2. It is fairly settled in law that amendment of pleading under Order 6 Rule 17 C.P.C. is to be allowed if such an amendment is required for proper and effective adjudication of controversy between the parties and to avoid multiplicity of judicial proceedings, subject to certain conditions such as allowing amendment should not result in injustice to the other side; normally a clear admission made conferring certain right on a plaintiff is not allowed to be withdrawn by way of amendment by a defendant resulting in prejudice to such a right of plaintiff, depending on facts and circumstances of a given case. In certain situations, a time barred claim cannot be allowed to be raised by purposing an amendment to take away valuable accrued right of a party.

3. Hon'ble Supreme Court, in the case of B.K. Narayana Pillai vs. Parameshwaran Pillai and another reported in (2000) 1 SCC 712, after considering entire law on the subject, has held as under:-

"3. The-purpose and object of Order 6 Rule 17 CPC is to allow either party to alter or amend his pleadings in such manner and on such terms as may be just. The power to allow the amendment is wide and can be exercised at any stage of the proceedings in the interests of justice on the basis of guidelines laid down by various High Courts and this Court. It is true that the amendment cannot be claimed as a matter of right and under all circumstances. But it is equally true that the courts while deciding such prayers should not adopt

hypertechnical approach. Liberal approach should be the general rule particularly in cases where the other side can be compensated with the costs. Technicalities of law should not be permitted to hamper the courts in, the administration of justice between the parties. Amendments are allowed in the pleadings to avoid uncalled for multiplicity of litigation."

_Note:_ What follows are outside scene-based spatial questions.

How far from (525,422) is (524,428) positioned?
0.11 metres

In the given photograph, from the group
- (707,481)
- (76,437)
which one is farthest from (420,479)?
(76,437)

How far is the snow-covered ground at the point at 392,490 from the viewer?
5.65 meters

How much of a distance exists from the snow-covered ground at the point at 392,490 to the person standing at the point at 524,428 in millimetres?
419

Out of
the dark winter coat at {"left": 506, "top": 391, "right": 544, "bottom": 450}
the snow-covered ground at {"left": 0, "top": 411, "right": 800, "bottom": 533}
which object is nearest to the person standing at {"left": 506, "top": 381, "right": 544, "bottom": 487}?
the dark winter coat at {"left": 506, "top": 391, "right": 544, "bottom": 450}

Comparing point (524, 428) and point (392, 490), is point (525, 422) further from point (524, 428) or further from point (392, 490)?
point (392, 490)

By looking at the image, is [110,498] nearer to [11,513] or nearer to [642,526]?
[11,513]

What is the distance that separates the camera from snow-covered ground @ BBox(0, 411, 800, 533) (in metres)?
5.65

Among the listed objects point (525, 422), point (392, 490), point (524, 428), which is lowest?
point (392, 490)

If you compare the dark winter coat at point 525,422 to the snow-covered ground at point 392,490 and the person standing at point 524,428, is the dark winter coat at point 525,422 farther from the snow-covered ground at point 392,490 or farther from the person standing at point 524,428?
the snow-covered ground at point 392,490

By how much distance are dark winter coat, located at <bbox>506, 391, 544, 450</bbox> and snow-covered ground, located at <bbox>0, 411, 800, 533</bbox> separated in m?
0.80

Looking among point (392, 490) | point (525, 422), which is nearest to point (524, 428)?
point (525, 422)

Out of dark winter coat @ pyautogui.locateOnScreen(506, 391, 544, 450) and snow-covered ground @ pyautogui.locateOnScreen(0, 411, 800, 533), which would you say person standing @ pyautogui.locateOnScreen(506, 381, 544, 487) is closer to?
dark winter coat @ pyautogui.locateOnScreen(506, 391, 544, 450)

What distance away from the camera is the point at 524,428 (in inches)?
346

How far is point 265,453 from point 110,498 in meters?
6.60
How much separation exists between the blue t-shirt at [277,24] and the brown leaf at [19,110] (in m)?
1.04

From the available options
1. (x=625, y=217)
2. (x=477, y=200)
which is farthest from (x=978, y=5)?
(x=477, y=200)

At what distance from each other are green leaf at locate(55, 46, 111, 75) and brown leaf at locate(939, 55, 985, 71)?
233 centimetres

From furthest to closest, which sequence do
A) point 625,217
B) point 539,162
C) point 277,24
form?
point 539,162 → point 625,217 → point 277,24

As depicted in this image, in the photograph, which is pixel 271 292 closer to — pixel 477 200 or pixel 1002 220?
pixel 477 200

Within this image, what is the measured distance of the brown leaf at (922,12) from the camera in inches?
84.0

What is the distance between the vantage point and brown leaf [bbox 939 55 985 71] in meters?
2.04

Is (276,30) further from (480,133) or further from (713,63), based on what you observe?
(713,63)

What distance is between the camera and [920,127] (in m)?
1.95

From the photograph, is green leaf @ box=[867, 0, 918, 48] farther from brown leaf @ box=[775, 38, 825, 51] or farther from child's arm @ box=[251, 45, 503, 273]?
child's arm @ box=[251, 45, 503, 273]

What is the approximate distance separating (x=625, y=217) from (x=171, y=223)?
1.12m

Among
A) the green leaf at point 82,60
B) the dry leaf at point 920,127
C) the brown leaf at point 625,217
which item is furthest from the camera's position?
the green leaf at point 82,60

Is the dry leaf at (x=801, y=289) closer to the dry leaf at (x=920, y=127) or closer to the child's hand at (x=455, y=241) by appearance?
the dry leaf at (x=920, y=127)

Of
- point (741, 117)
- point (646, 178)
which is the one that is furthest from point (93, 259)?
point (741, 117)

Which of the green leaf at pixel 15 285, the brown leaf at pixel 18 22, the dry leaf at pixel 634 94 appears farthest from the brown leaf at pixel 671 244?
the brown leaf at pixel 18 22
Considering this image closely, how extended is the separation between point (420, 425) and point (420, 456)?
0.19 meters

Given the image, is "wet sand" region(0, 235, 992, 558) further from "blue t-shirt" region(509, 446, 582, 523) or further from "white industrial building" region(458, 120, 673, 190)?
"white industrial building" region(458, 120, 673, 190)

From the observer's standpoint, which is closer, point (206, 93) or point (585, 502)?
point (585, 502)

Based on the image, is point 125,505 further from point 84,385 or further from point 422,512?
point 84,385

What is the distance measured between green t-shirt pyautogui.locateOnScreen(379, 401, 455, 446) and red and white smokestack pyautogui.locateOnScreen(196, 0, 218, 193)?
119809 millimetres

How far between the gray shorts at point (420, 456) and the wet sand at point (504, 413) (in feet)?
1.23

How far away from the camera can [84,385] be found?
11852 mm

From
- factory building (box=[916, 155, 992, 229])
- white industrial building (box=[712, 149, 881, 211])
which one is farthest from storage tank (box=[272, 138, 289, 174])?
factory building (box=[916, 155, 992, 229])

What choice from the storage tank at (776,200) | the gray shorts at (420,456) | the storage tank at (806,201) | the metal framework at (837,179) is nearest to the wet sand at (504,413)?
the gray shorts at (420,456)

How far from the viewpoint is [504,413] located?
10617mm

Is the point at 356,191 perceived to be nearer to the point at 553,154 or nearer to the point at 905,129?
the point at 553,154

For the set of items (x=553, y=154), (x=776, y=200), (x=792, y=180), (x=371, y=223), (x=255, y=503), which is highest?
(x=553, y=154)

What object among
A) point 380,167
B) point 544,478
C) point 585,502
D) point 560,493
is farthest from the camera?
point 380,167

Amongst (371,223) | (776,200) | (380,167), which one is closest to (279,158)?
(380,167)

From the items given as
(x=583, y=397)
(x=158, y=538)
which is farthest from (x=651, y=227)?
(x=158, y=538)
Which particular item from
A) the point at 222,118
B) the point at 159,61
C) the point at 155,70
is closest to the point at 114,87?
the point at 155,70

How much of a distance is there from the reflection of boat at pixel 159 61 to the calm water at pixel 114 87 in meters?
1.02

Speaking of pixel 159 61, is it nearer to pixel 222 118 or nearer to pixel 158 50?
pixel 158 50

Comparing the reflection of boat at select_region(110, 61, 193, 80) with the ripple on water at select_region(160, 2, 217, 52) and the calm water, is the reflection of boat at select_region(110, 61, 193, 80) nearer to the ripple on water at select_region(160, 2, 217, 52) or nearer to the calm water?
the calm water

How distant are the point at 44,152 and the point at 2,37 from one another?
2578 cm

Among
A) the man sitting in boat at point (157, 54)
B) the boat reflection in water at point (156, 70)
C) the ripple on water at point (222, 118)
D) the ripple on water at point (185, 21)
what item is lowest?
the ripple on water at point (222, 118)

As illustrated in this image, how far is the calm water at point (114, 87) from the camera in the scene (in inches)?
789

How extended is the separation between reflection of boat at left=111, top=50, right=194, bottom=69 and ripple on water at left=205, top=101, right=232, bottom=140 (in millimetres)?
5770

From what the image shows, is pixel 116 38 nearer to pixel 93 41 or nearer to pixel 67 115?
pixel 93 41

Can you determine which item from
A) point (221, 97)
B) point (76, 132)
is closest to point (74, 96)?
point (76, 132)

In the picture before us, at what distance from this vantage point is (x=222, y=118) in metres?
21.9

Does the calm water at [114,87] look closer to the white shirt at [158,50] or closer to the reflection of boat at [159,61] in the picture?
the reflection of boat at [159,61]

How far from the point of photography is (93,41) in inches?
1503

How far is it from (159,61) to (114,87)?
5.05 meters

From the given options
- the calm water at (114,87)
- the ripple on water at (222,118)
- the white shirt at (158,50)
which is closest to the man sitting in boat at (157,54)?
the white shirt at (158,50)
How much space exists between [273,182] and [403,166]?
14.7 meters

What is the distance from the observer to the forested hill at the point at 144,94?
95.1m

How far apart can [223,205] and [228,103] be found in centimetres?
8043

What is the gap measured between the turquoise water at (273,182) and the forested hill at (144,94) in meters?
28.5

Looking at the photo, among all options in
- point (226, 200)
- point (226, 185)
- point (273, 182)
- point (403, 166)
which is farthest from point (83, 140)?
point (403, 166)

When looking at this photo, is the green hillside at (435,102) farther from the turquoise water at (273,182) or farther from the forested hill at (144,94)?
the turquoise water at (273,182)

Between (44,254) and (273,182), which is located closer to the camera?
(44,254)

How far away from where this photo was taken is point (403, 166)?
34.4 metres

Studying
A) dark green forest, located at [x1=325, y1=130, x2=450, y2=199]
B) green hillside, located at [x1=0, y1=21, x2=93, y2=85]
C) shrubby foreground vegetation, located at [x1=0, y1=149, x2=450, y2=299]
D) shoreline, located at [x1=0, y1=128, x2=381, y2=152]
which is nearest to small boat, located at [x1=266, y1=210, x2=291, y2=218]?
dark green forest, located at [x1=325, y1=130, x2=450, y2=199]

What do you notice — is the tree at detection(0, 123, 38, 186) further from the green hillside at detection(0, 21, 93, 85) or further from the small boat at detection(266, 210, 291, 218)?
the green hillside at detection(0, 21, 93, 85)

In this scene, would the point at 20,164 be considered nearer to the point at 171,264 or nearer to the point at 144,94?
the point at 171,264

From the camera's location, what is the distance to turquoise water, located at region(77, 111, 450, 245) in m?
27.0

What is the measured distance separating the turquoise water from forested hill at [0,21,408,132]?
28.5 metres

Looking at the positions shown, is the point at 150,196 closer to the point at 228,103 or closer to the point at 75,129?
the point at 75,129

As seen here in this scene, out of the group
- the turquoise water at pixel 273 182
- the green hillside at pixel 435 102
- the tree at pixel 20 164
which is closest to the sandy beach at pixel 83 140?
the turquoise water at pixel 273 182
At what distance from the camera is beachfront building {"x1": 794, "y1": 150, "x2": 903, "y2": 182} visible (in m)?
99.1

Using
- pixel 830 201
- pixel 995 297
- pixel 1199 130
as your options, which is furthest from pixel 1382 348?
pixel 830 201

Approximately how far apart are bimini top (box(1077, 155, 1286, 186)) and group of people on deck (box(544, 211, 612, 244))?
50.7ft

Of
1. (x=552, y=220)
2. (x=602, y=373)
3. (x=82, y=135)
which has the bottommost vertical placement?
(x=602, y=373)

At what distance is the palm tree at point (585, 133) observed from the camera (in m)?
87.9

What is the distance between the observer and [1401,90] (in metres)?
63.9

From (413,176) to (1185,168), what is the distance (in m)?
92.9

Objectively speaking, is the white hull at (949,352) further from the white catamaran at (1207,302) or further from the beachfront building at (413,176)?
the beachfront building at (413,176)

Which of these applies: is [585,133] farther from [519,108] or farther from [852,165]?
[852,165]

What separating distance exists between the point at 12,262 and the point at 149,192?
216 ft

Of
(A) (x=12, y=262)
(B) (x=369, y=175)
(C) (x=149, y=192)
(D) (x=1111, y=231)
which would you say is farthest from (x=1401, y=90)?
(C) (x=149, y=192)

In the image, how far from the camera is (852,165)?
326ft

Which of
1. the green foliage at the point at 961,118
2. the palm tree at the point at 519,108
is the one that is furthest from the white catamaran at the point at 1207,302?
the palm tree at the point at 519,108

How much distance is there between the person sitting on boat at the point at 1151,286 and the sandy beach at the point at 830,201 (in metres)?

4. Learned counsel for the respondents have informed the Court that proviso to Order 6 Rule 17 C.P.C. is not attracted to the present case, as at the time of filing of amendment application trial had not commenced, therefore, there was no delay in filing the amendment application.

5. This Court does not find any reason to interfere with the orders passed by learned Courts below, whereby the amendment application filed by respondent nos. 1 & 2 was allowed.

6. Even otherwise also, the supervisory jurisdiction under Article 227 of Constitution of India cannot be used to exercise powers as an appellate Court or to substitute its own judgment in place of that of subordinate Court to correct an error, which is not apparent on the face of the record, as held by Hon'ble Supreme Court in the case of Ranjeet Singh vs. Ravi Prakash reported in (2004) 3 SCC 682.

7. In such view of the matter, the writ petition fails and is dismissed.

8. There will be no order as to costs.